Follow AiTechWorlds on LinkedIn for professional AI content!Follow Now →
35 minLesson 27 of 31
Real Projects

Project 1: House Price Prediction

Project 1: House Price Prediction

This project takes you through a complete, production-quality ML workflow. You'll solve one of the most classic regression problems — predicting house prices — while applying everything from data cleaning through model deployment.

What You'll Build

A regression system that predicts house prices from features like size, location, and condition. By the end, you'll have:

  • A cleaned, feature-engineered dataset
  • Multiple trained and evaluated models
  • A final model selected through cross-validation
  • A prediction function ready for deployment

The Dataset

We'll use the Ames Housing dataset — richer and more realistic than the classic Boston Housing dataset.

import pandas as pd
import numpy as np
import matplotlib.pyplot as plt
import seaborn as sns
from sklearn.model_selection import train_test_split, cross_val_score, KFold
from sklearn.preprocessing import StandardScaler, LabelEncoder
from sklearn.metrics import mean_squared_error, r2_score
from sklearn.pipeline import Pipeline
import warnings
warnings.filterwarnings('ignore')

# Load data
# Can download from: https://www.kaggle.com/datasets/prevek18/ames-housing-dataset
df = pd.read_csv('AmesHousing.csv')
print(f"Shape: {df.shape}")
print(f"Target: SalePrice")
print(f"\nSalePrice stats:\n{df['SalePrice'].describe()}")

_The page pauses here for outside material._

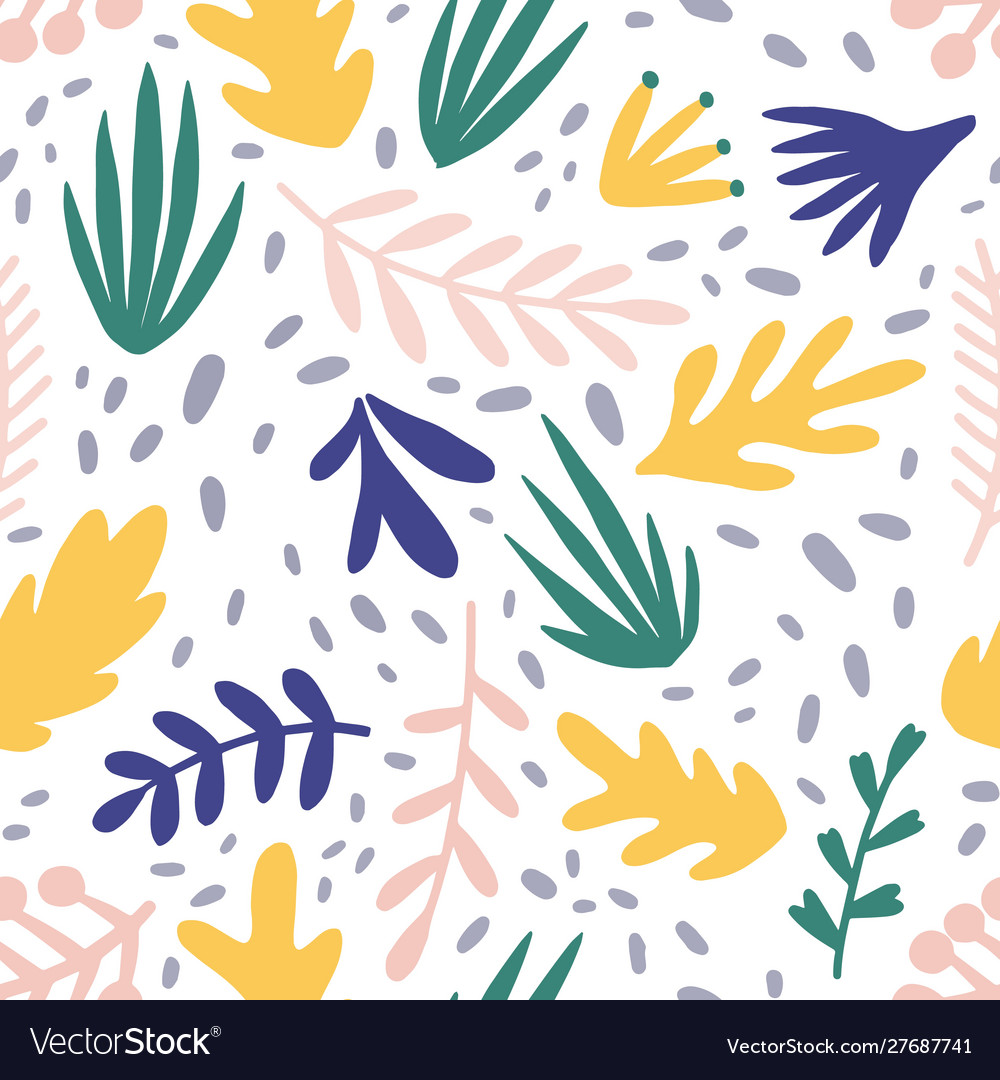 Abstract Plants Flat Seamless Pattern Royalty Free Vector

Step 1: Exploratory Data Analysis

# Target distribution
fig, axes = plt.subplots(1, 2, figsize=(12, 4))

axes[0].hist(df['SalePrice'], bins=50, edgecolor='black')
axes[0].set_title('SalePrice Distribution')
axes[0].set_xlabel('Price')

axes[1].hist(np.log1p(df['SalePrice']), bins=50, edgecolor='black')
axes[1].set_title('log(SalePrice) Distribution (More Normal)')
axes[1].set_xlabel('log(Price)')

plt.tight_layout()
plt.show()

# Key: log-transform the target for regression (makes distribution more normal)
df['SalePrice_log'] = np.log1p(df['SalePrice'])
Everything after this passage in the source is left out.